**Texte source**
◆ ◆ ◆
Confrontés régulièrement au stress et à la mort, militaires, pompiers et policiers bénéficient d’une écoute spécifique.
Attentats, typhons, bombardements aériens… L’actualité donne chaque jour aux hommes en uniforme de tristes occasions d’occuper le devant de la scène. Face à tant de dangers et de fracas à juguler, on peut se demander: «Comment tiennent-ils le choc?» Depuis les années 1970 notamment, date où la psychiatrie de guerre s’est intéressée aux risques de psycho-traumatismes et autres «syndromes du sauveteur» observés chez les vétérans revenus du Vietnam, militaires, pompiers et policiers, parce qu’ils sont susceptibles d’endurer des événements d’une imprévisibilité et agressivité rares, bénéficient d’une prise en charge psychologique. Celle-ci tient autant compte des ressources spécifiques à ces hommes que des risques psychiques particuliers qui les guettent.
Ces ressources sont sensiblement les mêmes pour les trois corps de métier, même s’ils ont des missions différentes: les valeurs héroïques, la force du groupe, la vitalité de l’engagement. Chez les sauveteurs pompiers, une vocation fondatrice est fréquente. Le Dr Nelly Lavillunière, psychologue clinicienne et médecin urgentiste formée à la médecine de catastrophe qui a longtemps dirigé la cellule médico-psychologique de la brigade des sapeurs-pompiers de Paris, l’observe: «Généralement, ils choisissent ce métier à l’adolescence. Portés par le mythe du héros, ou parce que leur histoire personnelle les a très tôt confrontés à une mort violente, ils ont comme une mission personnelle à accomplir qui les amène à se dépasser jusqu’à faire preuve d’abnégation.»
«Frères d’armes»
◆ ◆ ◆
**Données à examiner**

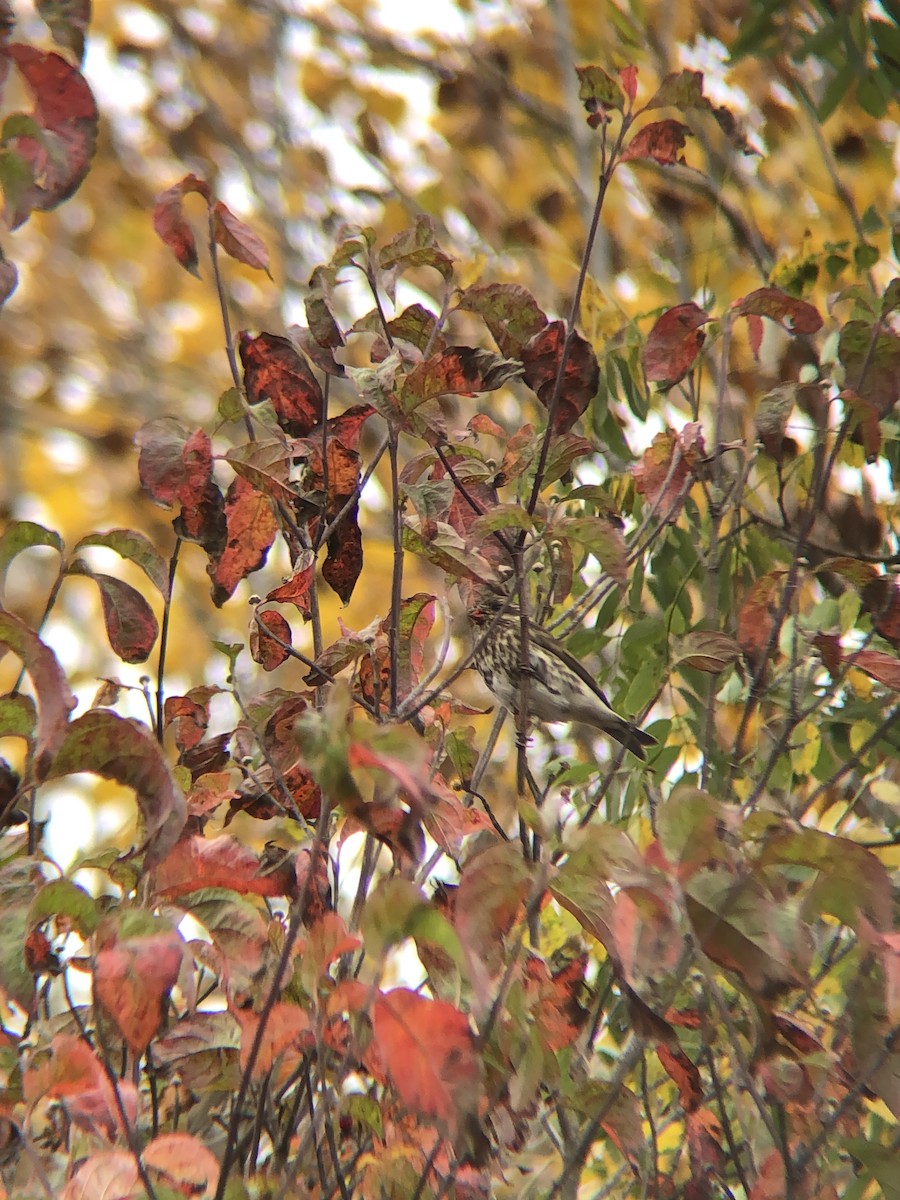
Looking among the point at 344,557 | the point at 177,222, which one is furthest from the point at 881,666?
the point at 177,222

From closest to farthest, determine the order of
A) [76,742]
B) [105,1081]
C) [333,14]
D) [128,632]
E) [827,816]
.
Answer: [76,742] → [105,1081] → [128,632] → [827,816] → [333,14]

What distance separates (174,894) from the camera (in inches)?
54.6

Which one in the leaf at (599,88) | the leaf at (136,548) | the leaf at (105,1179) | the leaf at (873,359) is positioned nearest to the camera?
the leaf at (105,1179)

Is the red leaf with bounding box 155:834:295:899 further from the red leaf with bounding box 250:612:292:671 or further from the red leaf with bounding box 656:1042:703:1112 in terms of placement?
the red leaf with bounding box 656:1042:703:1112

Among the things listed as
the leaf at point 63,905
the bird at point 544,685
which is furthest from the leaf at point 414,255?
the bird at point 544,685

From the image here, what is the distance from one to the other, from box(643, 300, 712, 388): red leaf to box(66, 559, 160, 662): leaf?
0.87 meters

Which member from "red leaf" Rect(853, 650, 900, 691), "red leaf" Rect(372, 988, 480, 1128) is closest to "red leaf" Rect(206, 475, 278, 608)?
"red leaf" Rect(372, 988, 480, 1128)

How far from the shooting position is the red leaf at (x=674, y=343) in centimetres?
197

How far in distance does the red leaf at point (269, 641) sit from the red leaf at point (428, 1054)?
0.63m

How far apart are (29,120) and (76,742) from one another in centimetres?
77

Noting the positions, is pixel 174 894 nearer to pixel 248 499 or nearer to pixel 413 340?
pixel 248 499

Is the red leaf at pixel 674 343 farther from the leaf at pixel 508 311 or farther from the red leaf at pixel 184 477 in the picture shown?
the red leaf at pixel 184 477

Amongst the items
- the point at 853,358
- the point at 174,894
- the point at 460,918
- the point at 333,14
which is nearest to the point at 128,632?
the point at 174,894

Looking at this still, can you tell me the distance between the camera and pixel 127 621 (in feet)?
5.60
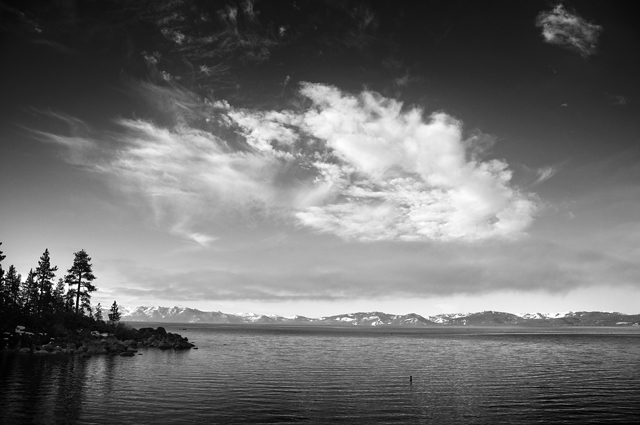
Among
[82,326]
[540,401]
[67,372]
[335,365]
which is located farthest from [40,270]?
[540,401]

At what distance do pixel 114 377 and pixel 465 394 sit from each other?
43946 millimetres

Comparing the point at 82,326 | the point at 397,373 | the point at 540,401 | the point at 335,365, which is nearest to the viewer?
the point at 540,401

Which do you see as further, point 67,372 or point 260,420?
point 67,372

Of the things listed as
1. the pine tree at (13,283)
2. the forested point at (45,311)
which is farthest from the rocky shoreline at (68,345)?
the pine tree at (13,283)

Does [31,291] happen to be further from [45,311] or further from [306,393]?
[306,393]

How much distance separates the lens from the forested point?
79.7m

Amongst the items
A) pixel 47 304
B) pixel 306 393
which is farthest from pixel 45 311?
pixel 306 393

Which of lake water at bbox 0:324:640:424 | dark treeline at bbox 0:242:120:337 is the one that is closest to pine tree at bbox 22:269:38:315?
dark treeline at bbox 0:242:120:337

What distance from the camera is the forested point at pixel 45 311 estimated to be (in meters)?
79.7

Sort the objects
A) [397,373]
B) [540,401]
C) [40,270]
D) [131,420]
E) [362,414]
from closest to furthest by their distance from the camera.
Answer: [131,420], [362,414], [540,401], [397,373], [40,270]

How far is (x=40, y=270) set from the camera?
368ft

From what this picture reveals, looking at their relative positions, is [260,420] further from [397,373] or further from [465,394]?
[397,373]

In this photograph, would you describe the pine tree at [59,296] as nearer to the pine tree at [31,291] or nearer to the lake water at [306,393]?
the pine tree at [31,291]

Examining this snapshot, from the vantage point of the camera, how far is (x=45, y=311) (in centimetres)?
9719
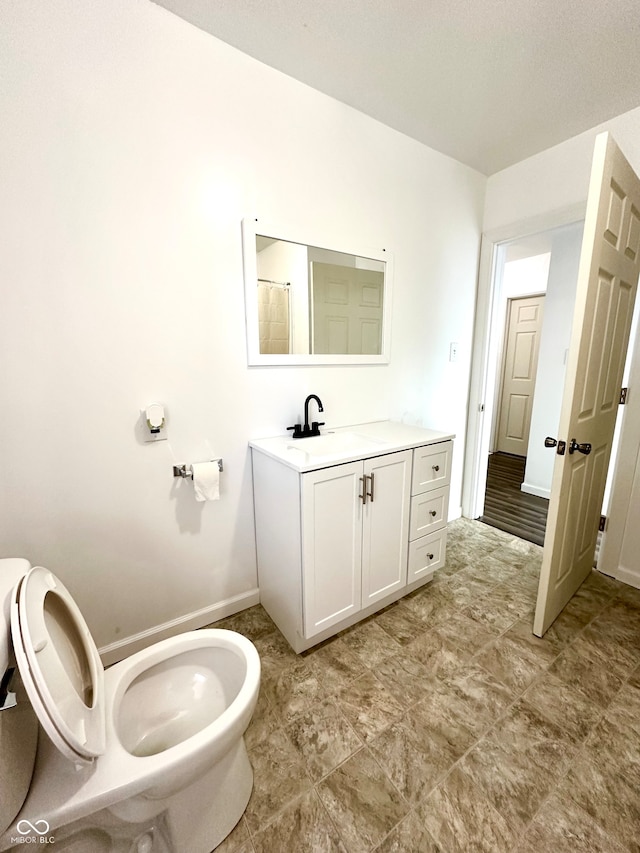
◆ ◆ ◆
**Consigne 1**
Indiquez si chacune des affirmations suivantes est conforme au texte sur le soutien psychologique aux hommes en uniforme, en répondant par oui ou par non et en citant mot pour mot le passage décisif.
(a) La psychiatrie de guerre s'est intéressée aux psycho-traumatismes des vétérans du Vietnam dès les années 1970.
(b) Les ressources des militaires, des pompiers et des policiers diffèrent nettement d'un corps de métier à l'autre.
(c) D'après le Dr Nelly Lavillunière, les pompiers choisissent en général leur métier à l'âge adulte.
**Consigne 2**
Répondez brièvement aux questions suivantes à l'aide du texte sur le soutien psychologique aux hommes en uniforme.
(a) De quoi la prise en charge psychologique de ces hommes tient-elle compte ?
(b) Quelles ressources communes aux trois corps de métier sont énumérées ?
(c) Quelle cellule le Dr Nelly Lavillunière a-t-elle longtemps dirigée ?
**Consigne 3**
Donnez la suite du texte sur le soutien psychologique aux hommes en uniforme, à partir de l'endroit où il s'arrête.
Les données proviennent d'une source distincte du texte.

**Réponse 1**
(a) Oui : « Depuis les années 1970 notamment, date où la psychiatrie de guerre s’est intéressée aux risques de psycho-traumatismes et autres «syndromes du sauveteur» observés chez les vétérans revenus du Vietnam »
(b) Non : « Ces ressources sont sensiblement les mêmes pour les trois corps de métier »
(c) Non : « Généralement, ils choisissent ce métier à l’adolescence. »

**Réponse 2**
(a) Elle tient compte des ressources spécifiques à ces hommes et des risques psychiques particuliers qui les guettent.
(b) Les valeurs héroïques, la force du groupe et la vitalité de l’engagement.
(c) La cellule médico-psychologique de la brigade des sapeurs-pompiers de Paris.

**Réponse 3**
Persévérants, volontaires, ces jeunes hommes trouvent cependant leur socle identitaire dans le collectif. «L’adhésion au groupe est fondatrice pour eux qui arrivent dans l’instruction vers l’âge de vingt ans, explique le Dr Nelly Lavillunière. Ceux qui s’accaparent le “mythe du héros” dans l’espoir de l’incarner seul ne tiennent pas.» Ce rôle «contenant» des équipes ou de l’institution a valeur protectrice notamment quand la mission difficile est là. Le policier du Raid intervenu le premier dans l’Hyper Cacher en janvier dernier en témoignait récemment: «C’est une action de groupe, nous intervenons ensemble, soudés et déterminés.» De son état intérieur à ce moment-là, il confiait même: «Comme mes collègues, je suis dans ma bulle.»
Le Dr Laurent Melchior Martinez, médecin en chef, coordonnateur national du service médico-psychologique des armées, évoque ce lien affectif entre «frères d’armes»: «Il est très particulier et se nourrit d’un partage d’expériences singulières communes n’appartenant qu’à ceux qui l’ont vécu.»
Lorsque le pompier, militaire ou policier va mal, le message du traumatisme se fait entendre au sein même du groupe. «Soudain, ses relations avec ses camarades et sa hiérarchie changent», explique le Dr Martinez. «L’homme peut alors s’isoler de son groupe d’appartenance, se montrer irritable ; sa blessure psychique est invisible, mais elle colore toute sa vie relationnelle.» D’où l’intérêt de former les supérieurs hiérarchiques à la détection des troubles psychiques post-traumatiques.